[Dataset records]
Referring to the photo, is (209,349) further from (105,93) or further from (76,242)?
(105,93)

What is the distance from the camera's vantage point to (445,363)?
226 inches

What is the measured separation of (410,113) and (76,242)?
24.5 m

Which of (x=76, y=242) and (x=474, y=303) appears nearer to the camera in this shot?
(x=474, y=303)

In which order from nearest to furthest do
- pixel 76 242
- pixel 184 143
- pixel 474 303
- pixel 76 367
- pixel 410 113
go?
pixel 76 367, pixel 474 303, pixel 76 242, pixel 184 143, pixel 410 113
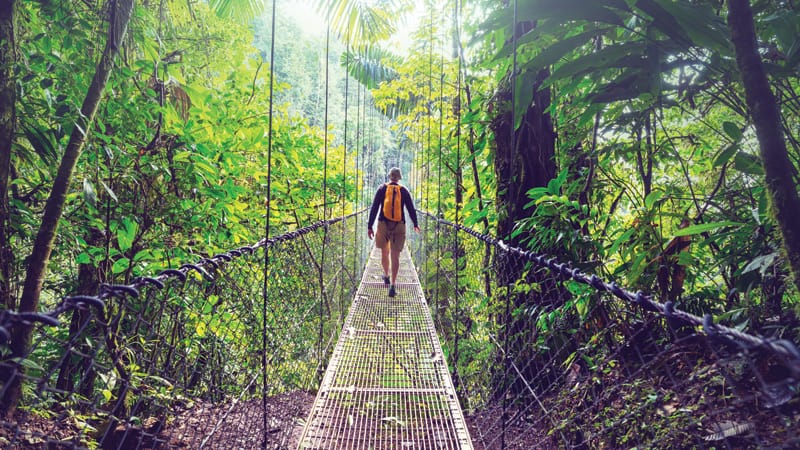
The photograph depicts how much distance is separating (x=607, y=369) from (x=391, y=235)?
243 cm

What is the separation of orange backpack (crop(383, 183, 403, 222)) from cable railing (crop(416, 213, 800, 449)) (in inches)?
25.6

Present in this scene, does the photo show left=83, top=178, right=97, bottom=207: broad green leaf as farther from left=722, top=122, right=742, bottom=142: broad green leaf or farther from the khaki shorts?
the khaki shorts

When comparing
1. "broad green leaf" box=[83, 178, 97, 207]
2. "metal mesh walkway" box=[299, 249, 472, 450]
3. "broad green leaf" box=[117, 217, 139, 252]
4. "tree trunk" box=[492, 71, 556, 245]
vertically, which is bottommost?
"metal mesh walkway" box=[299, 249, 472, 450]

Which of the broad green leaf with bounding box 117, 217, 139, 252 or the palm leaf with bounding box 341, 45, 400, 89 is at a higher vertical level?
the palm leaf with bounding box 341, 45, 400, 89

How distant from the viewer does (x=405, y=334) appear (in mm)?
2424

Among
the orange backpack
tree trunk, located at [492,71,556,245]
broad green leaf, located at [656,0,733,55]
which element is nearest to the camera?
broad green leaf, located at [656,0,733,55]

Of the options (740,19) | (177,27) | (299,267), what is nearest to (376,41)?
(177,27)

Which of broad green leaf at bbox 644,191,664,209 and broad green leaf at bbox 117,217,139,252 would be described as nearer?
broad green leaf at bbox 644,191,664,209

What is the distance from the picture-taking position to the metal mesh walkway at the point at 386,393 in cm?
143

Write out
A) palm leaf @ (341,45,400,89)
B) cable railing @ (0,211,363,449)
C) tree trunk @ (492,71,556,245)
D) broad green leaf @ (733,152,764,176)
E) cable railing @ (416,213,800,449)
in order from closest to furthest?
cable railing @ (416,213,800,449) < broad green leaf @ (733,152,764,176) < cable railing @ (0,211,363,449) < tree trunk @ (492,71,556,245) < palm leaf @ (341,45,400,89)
--
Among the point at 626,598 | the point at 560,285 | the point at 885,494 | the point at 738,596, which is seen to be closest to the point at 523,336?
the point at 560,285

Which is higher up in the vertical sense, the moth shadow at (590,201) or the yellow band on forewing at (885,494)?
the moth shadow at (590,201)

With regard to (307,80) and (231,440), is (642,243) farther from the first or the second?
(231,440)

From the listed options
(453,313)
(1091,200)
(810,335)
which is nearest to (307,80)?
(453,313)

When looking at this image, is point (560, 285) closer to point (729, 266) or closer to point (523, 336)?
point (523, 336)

What is asked ▸
Reproduce, word for word, only the lines of the material above running from the line containing "Of the options" up to and including the line containing "cable railing @ (416,213,800,449) <".

Solution for this exercise ▸
Of the options (740,19) | (177,27) | (299,267), what is nearest to (376,41)?
(177,27)

Which of broad green leaf at bbox 644,191,664,209 and broad green leaf at bbox 117,217,139,252 would be described as nearer?
broad green leaf at bbox 644,191,664,209

What is the distance from the picture-taking position to the metal mesh walkway at the point at 386,393 in cm?
143

Write out
A) palm leaf @ (341,45,400,89)
B) cable railing @ (0,211,363,449)
C) tree trunk @ (492,71,556,245)
D) broad green leaf @ (733,152,764,176)
E) cable railing @ (416,213,800,449)
in order from closest to furthest?
cable railing @ (416,213,800,449) < broad green leaf @ (733,152,764,176) < cable railing @ (0,211,363,449) < tree trunk @ (492,71,556,245) < palm leaf @ (341,45,400,89)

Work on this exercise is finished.